И всё же я не злился на Маяковского. Он обошёлся со мной лучше, чем Брюсов.
И я решил, что пойду к нему, расскажу о своих творческих планах. Он примет меня, поможет, поддержит на трудном, тернистом поэтическом пути.
4
Вскоре я получил собственную комнату и покинул гостеприимного Изю Аронштама. С грустью расстался я с уютным зубоврачебным креслом. Комната моя помещалась под самой крышей большого дома. Койка и стол занимали её площадь почти целиком. Украшало комнату большое кресло красного дерева, которое я перенёс из своего служебного кабинета.
Только одну ночь я творил в одиночестве в собственной комнате. На заре раздался стук в дверь. Я открыл и в изумлении застыл на месте.

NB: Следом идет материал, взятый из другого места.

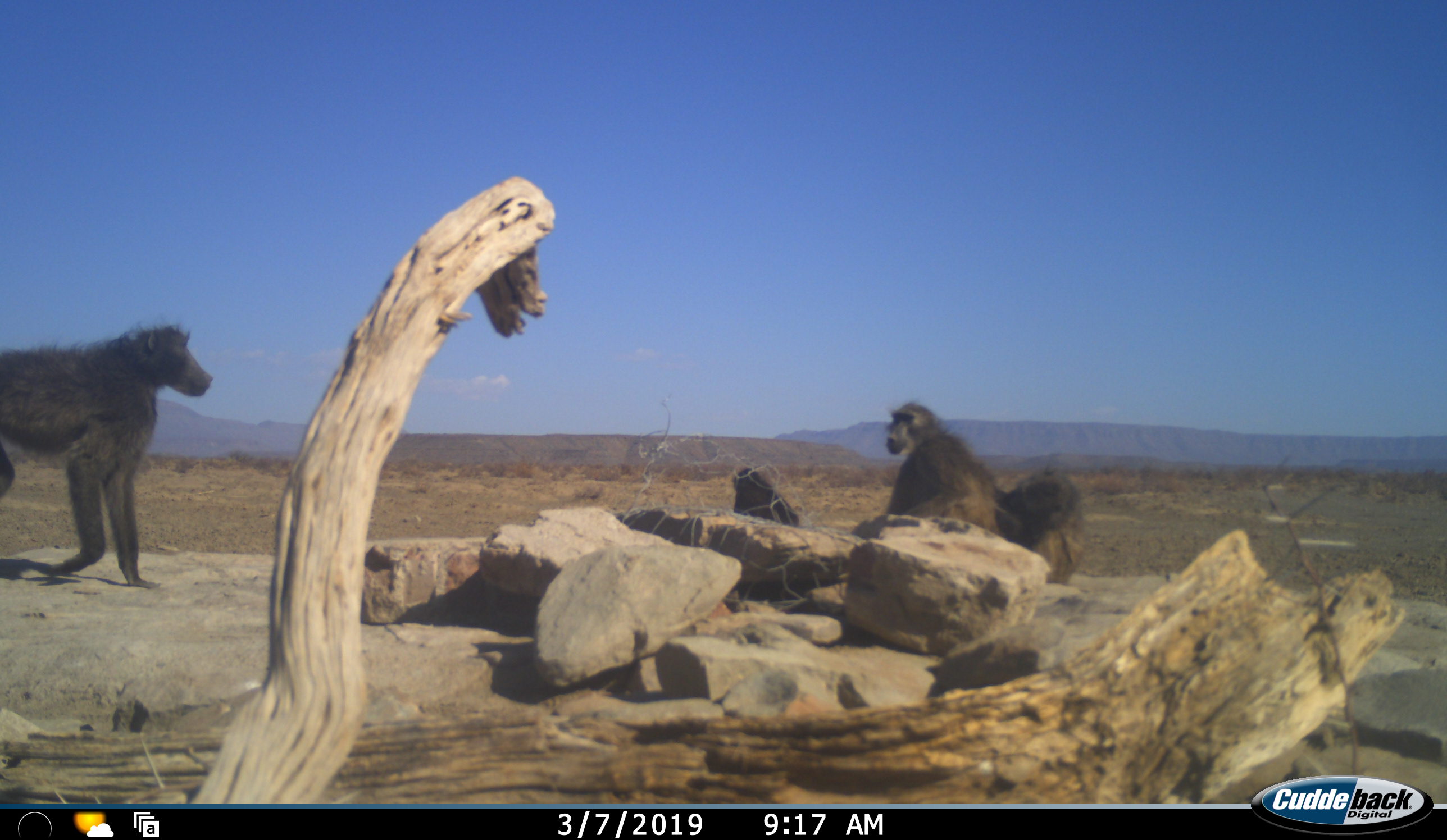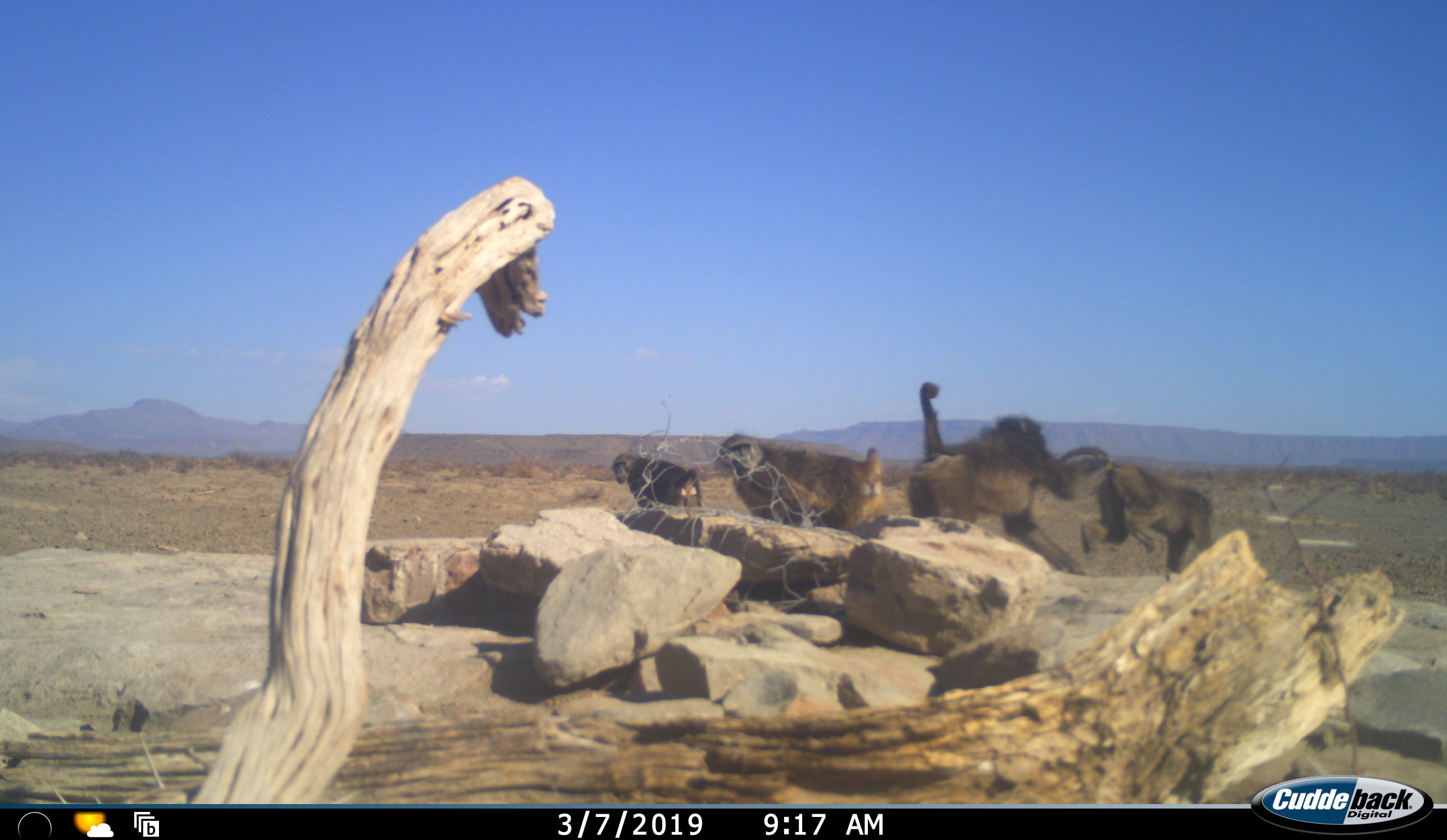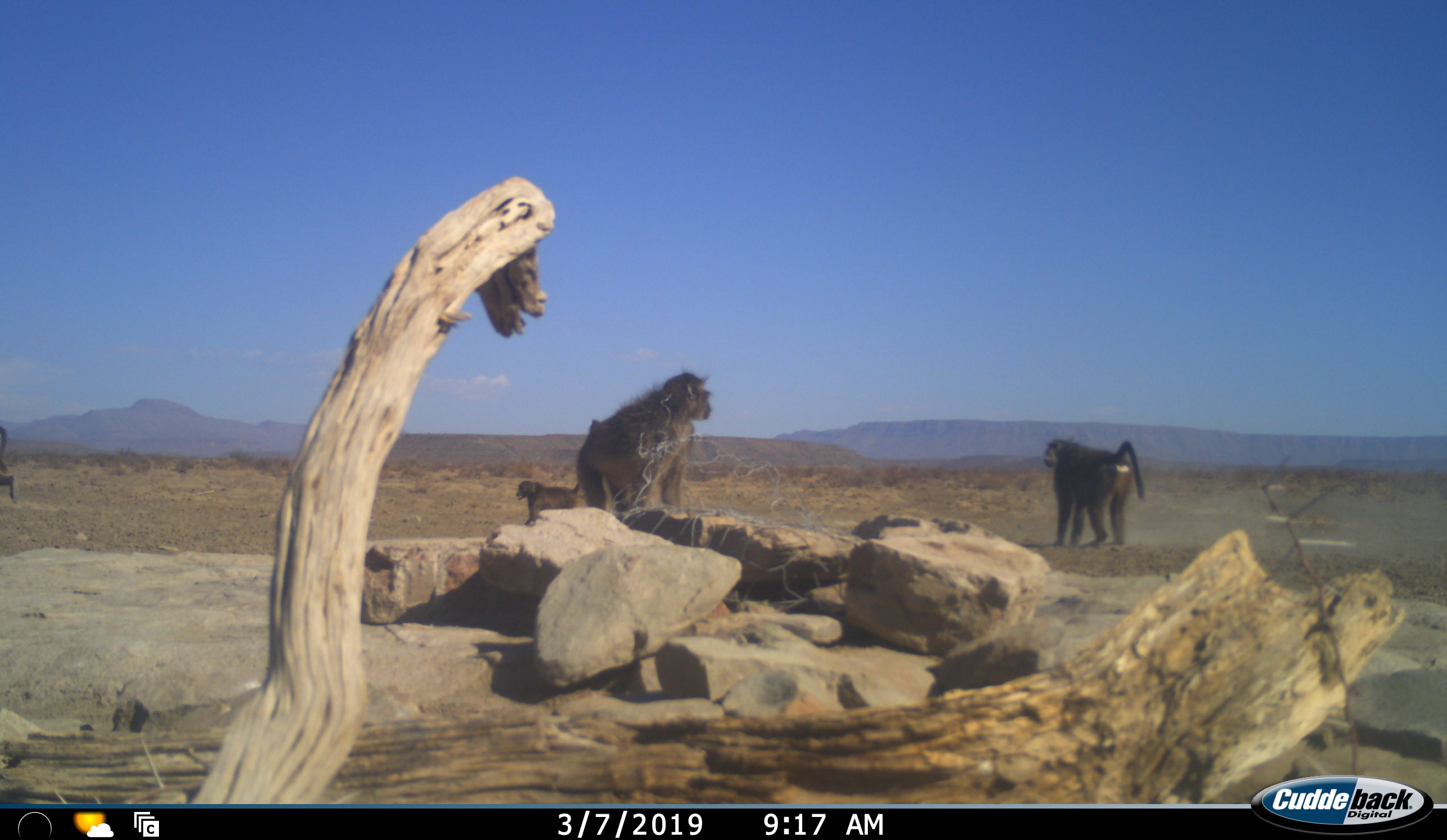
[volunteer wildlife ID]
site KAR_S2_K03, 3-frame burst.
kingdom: Animalia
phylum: Chordata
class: Mammalia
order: Primates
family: Cercopithecidae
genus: Papio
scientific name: Papio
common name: baboon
Baboon (Papio), count 4. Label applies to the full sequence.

В дверях стоял Сен-Жюст. Премьер нашего Теревсата. Вениамин Лурье с мешком за плечами стоял на пороге.
Я понял всё с первой минуты и ни о чём его не расспрашивал... Москва... Слава... Художественный театр... Станиславский...
Мы зажили вдвоём. Я спал на койке, Сен-Жюст — на письменном столе.
Впрочем, он больше не был Сен-Жюстом. Он стал Брутом. Он готовился поступить в студию МХАТа и рано утром начинал репетировать монолог Брута.
С шести часов утра я вынужден был вникать в сложные взаимоотношения деятелей Римского государства.
— Кто любил Цезаря больше меня?! — истерически кричал Лурье.
Сначала эти громогласные вопросы мешали мне спать. Потом я привык и благодарил судьбу за то, что мой друг Веня Лурье — драматический актёр, а не оперный бас.
Благодарил я, оказывается, рано. Судьба втихомолку ехидно готовила мне неожиданное испытание.
Есть старая, известная сказка «Теремок»: «Терем-теремок, кто в тереме живёт?» — «Мышка-норушка, лягушка-квакушка. А ты кто?» — «Я — кот-котофей».
Влезали в терем и кот, и собака, и всем находилось место. Сказка правдивая, взятая из самой жизни, особенно в двадцать первом году.
Через три дня в наш «теремок» постучались. На пороге стоял наш земляк скрипач Пузис. Со скрипкой, с котомкой за плечами.
Всё понятно. Москва... Консерватория... Слава... Паганини... Страдивариус...
Пузис репетировал с восьми часов утра, после монолога Брута. Через пять дней я возненавидел музыку.
А на шестой опять постучали в дверь. На пороге стаял наш друг и земляк виолончелист Пантюхов. В высоких чёрных валенках, с виолончелью и с чемоданом.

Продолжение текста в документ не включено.